» Given problem
Echo the material verbatim, starting at the line containing "In this visual" and ending at the line containing "What is the spacing", with both lines included.

» Questions on scene geometry
· · · · · · ·

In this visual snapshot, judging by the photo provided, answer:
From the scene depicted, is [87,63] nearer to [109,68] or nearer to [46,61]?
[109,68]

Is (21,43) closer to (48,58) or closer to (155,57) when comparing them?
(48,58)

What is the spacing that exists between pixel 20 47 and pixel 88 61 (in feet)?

· · · · · · ·

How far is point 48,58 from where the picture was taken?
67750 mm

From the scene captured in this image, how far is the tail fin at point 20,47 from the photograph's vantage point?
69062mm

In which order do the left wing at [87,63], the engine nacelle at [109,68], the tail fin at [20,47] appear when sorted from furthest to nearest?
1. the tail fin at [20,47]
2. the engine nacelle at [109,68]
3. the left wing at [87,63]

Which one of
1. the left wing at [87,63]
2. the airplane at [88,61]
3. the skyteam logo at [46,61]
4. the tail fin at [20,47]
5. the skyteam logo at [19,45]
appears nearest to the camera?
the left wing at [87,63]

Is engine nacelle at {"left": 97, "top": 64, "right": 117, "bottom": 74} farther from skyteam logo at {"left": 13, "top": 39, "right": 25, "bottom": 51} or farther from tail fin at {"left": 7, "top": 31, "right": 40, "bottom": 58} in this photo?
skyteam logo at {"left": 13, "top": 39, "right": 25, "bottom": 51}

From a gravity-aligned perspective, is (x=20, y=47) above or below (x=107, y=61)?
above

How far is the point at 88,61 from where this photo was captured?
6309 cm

· · · · · · ·

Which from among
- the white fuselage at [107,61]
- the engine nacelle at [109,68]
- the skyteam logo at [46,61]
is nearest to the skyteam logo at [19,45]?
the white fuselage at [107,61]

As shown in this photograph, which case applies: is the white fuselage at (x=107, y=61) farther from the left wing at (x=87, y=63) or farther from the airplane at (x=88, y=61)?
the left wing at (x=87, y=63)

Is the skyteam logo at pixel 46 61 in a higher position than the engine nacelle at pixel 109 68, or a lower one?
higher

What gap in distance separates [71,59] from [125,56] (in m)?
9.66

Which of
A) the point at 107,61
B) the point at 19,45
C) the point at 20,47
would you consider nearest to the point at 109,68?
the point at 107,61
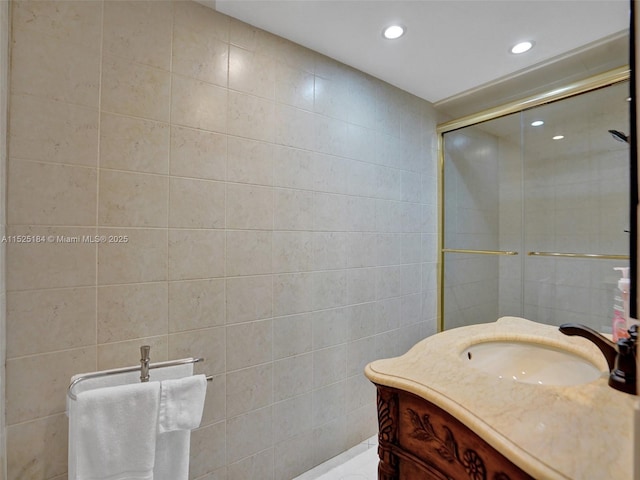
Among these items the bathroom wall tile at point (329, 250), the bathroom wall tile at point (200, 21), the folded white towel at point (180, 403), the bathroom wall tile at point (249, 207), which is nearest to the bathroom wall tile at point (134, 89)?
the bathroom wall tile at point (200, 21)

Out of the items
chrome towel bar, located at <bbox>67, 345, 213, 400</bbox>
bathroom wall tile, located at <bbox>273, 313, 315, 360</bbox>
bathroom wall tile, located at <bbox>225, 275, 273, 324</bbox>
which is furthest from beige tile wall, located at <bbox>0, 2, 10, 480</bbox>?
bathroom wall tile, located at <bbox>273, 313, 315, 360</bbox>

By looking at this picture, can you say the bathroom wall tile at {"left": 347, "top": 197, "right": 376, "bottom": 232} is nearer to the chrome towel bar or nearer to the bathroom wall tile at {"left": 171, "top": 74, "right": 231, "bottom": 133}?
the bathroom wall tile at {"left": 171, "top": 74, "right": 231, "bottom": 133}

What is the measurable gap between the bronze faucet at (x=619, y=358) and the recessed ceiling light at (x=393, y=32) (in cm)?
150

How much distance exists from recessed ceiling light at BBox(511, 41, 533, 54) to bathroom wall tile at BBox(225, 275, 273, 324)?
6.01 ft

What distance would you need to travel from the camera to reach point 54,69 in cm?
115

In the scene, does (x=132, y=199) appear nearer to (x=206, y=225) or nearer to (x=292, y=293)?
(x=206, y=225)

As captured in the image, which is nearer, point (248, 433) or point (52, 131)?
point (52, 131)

· · · · · · ·

» Answer for the task
In this visual snapshot, judging by the photo provided, answer:
From the scene depicted, is [87,63] nearer to [109,68] or nearer to [46,61]?
[109,68]

Is (21,43) closer to (48,58) or closer to (155,57) when comparing them?
(48,58)

What is the spacing that exists between pixel 20 47 and pixel 88 61 (in feet)?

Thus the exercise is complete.